YukiBan

主戦場のYukiBanのレビュー・感想・評価

主戦場(2018年製作の映画)
4.6
創氏改名と並んで歴史から揉み消されようとしてる慰安婦問題について、様々な立場の人たちのインタビューを交えて私たち日本人に問う作品。

修正主義者たちの発言や態度が気に食わなすぎる。
保身のためか所属する組織のためかそのモチベーションの出所が不明すぎるが、なぜ慰安婦の史実を歪曲させ、葬り去ろうとするのか。
質問に対しての彼らの回答が的外れだったり、言葉が支離滅裂で納得感ないし、それなのに表情が人を馬鹿にしたり変に自信満々だったりで鼻につくし、深刻な問題なのに面白くない冗談言ったりしてて、自身の利益のために人の尊厳を平気で損なえる人間性ってやっぱり出ちゃうんだなと合点した。
非人道的な戦犯を主導したとして拘留されていたA級戦犯者岸信介を、アメリカが朝鮮戦争に日本に軍事的協力させるために裏で手助けをして首相にまでさせたことを初めて知った。
そして、岸の思想がチューニングされた孫が安倍晋三であることにゾッとした。
彼を筆頭に美しい国ニッポンを目指し勃興した日本会議のメンバーたちは、本当に人の悲しい涙を自身の養分にすることになんの罪悪感もないのだろうか。(なさそう)

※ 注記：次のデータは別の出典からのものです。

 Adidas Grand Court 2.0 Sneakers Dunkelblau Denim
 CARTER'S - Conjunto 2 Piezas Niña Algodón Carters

この映画では南京大虐殺の史実を正しいと認め、考えを改めた元修正主義者が1人でてきて、僕は救われた気持ちになった。
彼女はエビデンスに基づいたとても練られた意見を発し、自身の正義感に基づく凛とした態度でとても素晴らしかった。自身の過ちを認めた者は強い。
彼女の意見を引用したい。
「国のためを思うなら、間違いを認めなければならない。修正は完全に逆効果だ」

過ちを認めないばかりか過ちを正しいものとして修正しようとするのは弱い者のやることだ。
僕は元軍人の証言と元慰安婦さんの涙を忘れないだろう。

余談だが、インタビューに答えた人の中に憲法学者の小林節氏がでてきて驚いた。
学生の時、死刑賛成論者の氏に、死刑廃止の考えを持った僕がアポをとってわざわざ三田まで会いにいったことがある。
結果は氏のドタキャンだった。
今回、慰安婦問題に関しては僕と氏の考えは近いようだが、「エイジェンシー、庁ですねえ」「ヒューマンライツ、人権ですねえ」と、ちょっとボキャブラがルー大柴よりもある、やはり少し気に障る方だった。